* [TASK BRIEF] Below are records; reproduce exactly the lines from the one containing "content_type: text/html; charset=utf-8" through the end, both included, and only those.
***** RECORD EXCERPTS *****
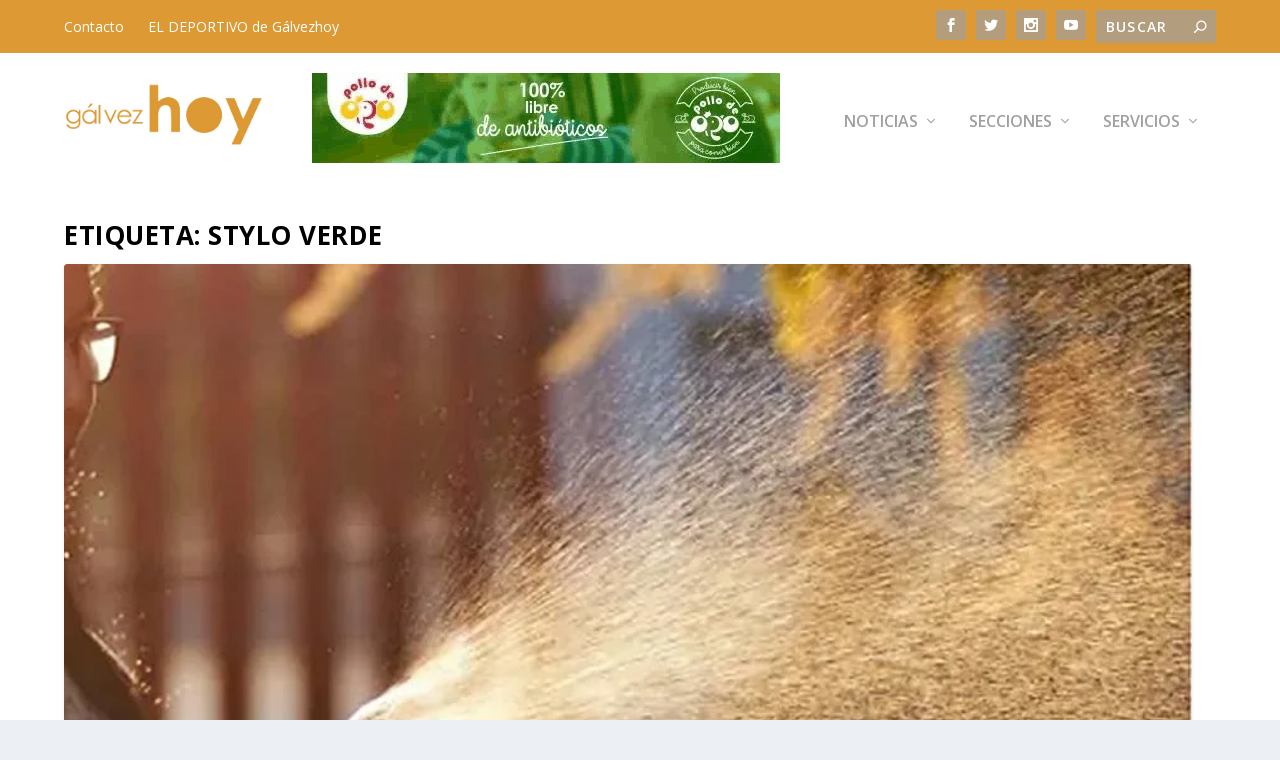

--- FILE ---
content_type: text/html; charset=utf-8
request_url: https://www.google.com/recaptcha/api2/aframe
body_size: 268
content:
<!DOCTYPE HTML><html><head><meta http-equiv="content-type" content="text/html; charset=UTF-8"></head><body><script nonce="EDgQPY7bFTQFDICmQw6UJw">/** Anti-fraud and anti-abuse applications only. See google.com/recaptcha */ try{var clients={'sodar':'https://pagead2.googlesyndication.com/pagead/sodar?'};window.addEventListener("message",function(a){try{if(a.source===window.parent){var b=JSON.parse(a.data);var c=clients[b['id']];if(c){var d=document.createElement('img');d.src=c+b['params']+'&rc='+(localStorage.getItem("rc::a")?sessionStorage.getItem("rc::b"):"");window.document.body.appendChild(d);sessionStorage.setItem("rc::e",parseInt(sessionStorage.getItem("rc::e")||0)+1);localStorage.setItem("rc::h",'1769752898588');}}}catch(b){}});window.parent.postMessage("_grecaptcha_ready", "*");}catch(b){}</script></body></html>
*****
* [SOLUTION FOR THIS PROBLEM]
content_type: text/html; charset=utf-8
request_url: https://www.google.com/recaptcha/api2/aframe
body_size: 268
content:
<!DOCTYPE HTML><html><head><meta http-equiv="content-type" content="text/html; charset=UTF-8"></head><body><script nonce="EDgQPY7bFTQFDICmQw6UJw">/** Anti-fraud and anti-abuse applications only. See google.com/recaptcha */ try{var clients={'sodar':'https://pagead2.googlesyndication.com/pagead/sodar?'};window.addEventListener("message",function(a){try{if(a.source===window.parent){var b=JSON.parse(a.data);var c=clients[b['id']];if(c){var d=document.createElement('img');d.src=c+b['params']+'&rc='+(localStorage.getItem("rc::a")?sessionStorage.getItem("rc::b"):"");window.document.body.appendChild(d);sessionStorage.setItem("rc::e",parseInt(sessionStorage.getItem("rc::e")||0)+1);localStorage.setItem("rc::h",'1769752898588');}}}catch(b){}});window.parent.postMessage("_grecaptcha_ready", "*");}catch(b){}</script></body></html>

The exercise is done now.